Speaker recognition is referring to recognizing/identifying WHO is currently speaking. It identifies a person in front of
a voice-recording device (microphone). It is a biometric method identification, similar to face recognition, fingerprint recognition, etc.
In fact, most of the procedures performed in function of speaker recognition will be similar or will strongly resemble those of face recognition.
As we will see later - speaker recognition is assuming that the person is known to the system, and that the system has a voiceprint of that person
(after enrolment procedure). This voiceprint will be, again analogus to face recognition, a vector that will be passed to our customer/partner
after such enrolment.
As such - speaker recognition is not spoken-language-dependent. It will compare the characteristics of a particular spoken utterance with the
voiceprint that the user claiming to be that person has. It will work in any spoken language.
Speaker recognition is used for identity verification, authentication, and identification.
More details about speaker recognition
Speech recognition, on the other hand, is a process of recognizing WHAT is being said. It is a process of converting speech to text.
This process IS spoken-language-dependent, and MachineSense supports a certain amount of languages for speech recognition. Currently, this
amounts to 16 languages and we are improving and expanding our language libraries all the time.
Speech recognition is used for transcriptions, Internet bots (automated interactive response systems), and other purposes.
One of the unique features of MachineSense voice platform is that it can apply both speaker recognition and speech recognition in the same
process. This is done by using the speaker recognition to identify the speaker, and then using the speech recognition to convert the spoken
utterance to text.
This possibility allows MachineSense to introduce, among other, a specific Liveness Detection method, which is based on checking in
real-time if the person speaking could respond to a time-limited challenge (such as "Please say the following 4 digits: 1234", or "Please
say the following words: Cat, House, Tree"). In this way, by presenting a random challenge to the user, we can prevent spoofs in form of
voice recordings.
More details about speech recognition
Third application type is the so-called Forensic matching. In this sub-platform, MachineSense is performing a matching of a current
voice sample / utterance with a large dataset of voice samples, in order to find a match.
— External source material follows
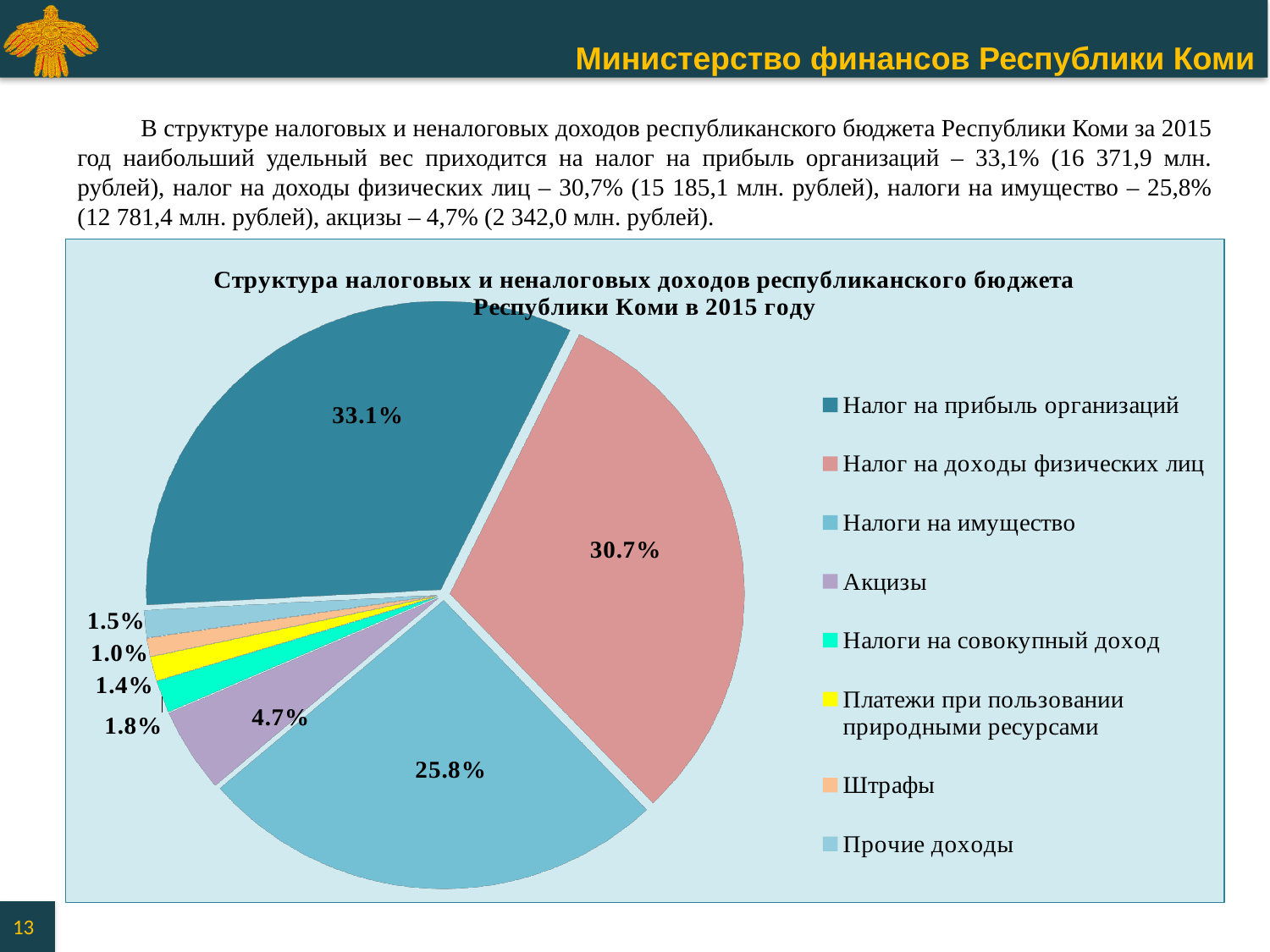
What share of the pie does "Налог на прибыль организаций" have? 33.1% Which category has the largest slice of the pie? Налог на прибыль организаций Which is larger: the share of "Налоги на имущество" or the share of "Акцизы"? Налоги на имущество What is the value shown for "Акцизы"? 4.7% Which category has the smallest slice of the pie? Штрафы What is the value shown for "Налог на доходы физических лиц"? 30.7% What is the title of the chart? Структура налоговых и неналоговых доходов республиканского бюджета Республики Коми в 2015 году How many categories does the pie chart have? 8 What is the value shown for "Налоги на совокупный доход"? 1.8% What is the difference between the shares of "Налог на прибыль организаций" and "Налог на доходы физических лиц"? 2.4% What kind of chart is shown on the slide? pie chart What is the value shown for "Налоги на имущество"? 25.8%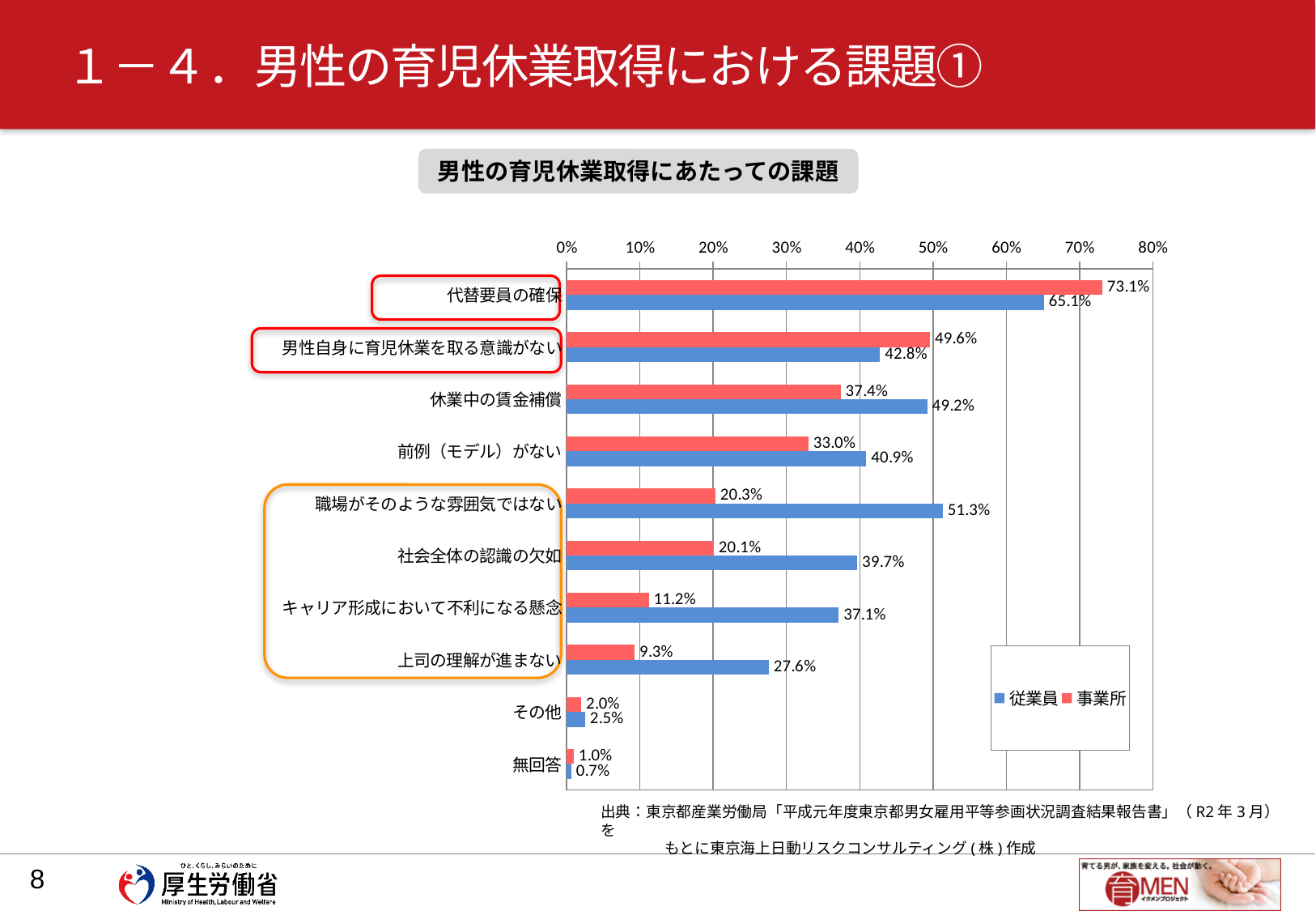
How many series does the legend list? 2 What type of chart is shown on the slide? bar chart What is the 事業所 value for 代替要員の確保? 73.1% Which colour represents the 事業所 series? red How many categories are plotted on the chart? 10 Which category has the lowest 従業員 value? 無回答 What is the difference between the 従業員 and 事業所 values for 職場がそのような雰囲気ではない? 31.0% Is the 事業所 value for キャリア形成において不利になる懸念 greater or less than 20%? less Which category has the highest 事業所 value? 代替要員の確保 What is the 従業員 value for 職場がそのような雰囲気ではない? 51.3% For 休業中の賃金補償, which is larger: the 従業員 value or the 事業所 value? 従業員 What is the 従業員 value for 上司の理解が進まない? 27.6%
This is a very specific application, and is called
"forensic" because it is used with such purpose to identify if current speaker is a member of a "whitelist" or "blacklist" dataset.
After performing such search, MachineSense will return a list of matches, sorted by certain confidence levels where top-match(es) are assumed
to be possible "perpetrators".
This application is used in security, law enforcement, and other areas where it is important to identify a person based on his voice, after
comparing to the list of implicitly or explicitly enroled persons, and returning their ranking in such data-set.
Typical customers/partners for this application are law enforcement agencies, security companies, insurance companies (checking in databases
of known fraudsters or other offenders), etc.
More details about forensic matching
MachineSense is a company that is very much aware of the importance of privacy and protection of personal data. We are also aware of the
importance of compliance with the GDPR and other privacy regulations.
As such, we have implemented a number of measures to ensure that our customers and partners are able to use our services in a way that is
compliant with the GDPR and other privacy regulations.
We have also implemented a number of measures to ensure that our own internal processes are compliant with the GDPR and other privacy
regulations.
Similarly to face recognition, in our Voice API we are not storing any voice samples, but we only process the voice-samples / utterances, and work only on the voiceprints. Voiceprints are vectors (arrays of numbers) which on itself do not contain any personal data. They are non-PII (non-personally-identifiable information).
By default, those voice-vectors are NOT stored on our side (as well as any other data), but are instead returned to you, the customer, to store enrolment and verification data on your side, possibly together with the other user-identification data.
MachineSense will only provide you the biometric- and other voice-processing methods, which are operating as simply remote real-time functions, and we will not inject ourselves between you and your users. This means that all the privacy- and GDPR- related measures you might be implementing will not be disturbed anyhow by our services.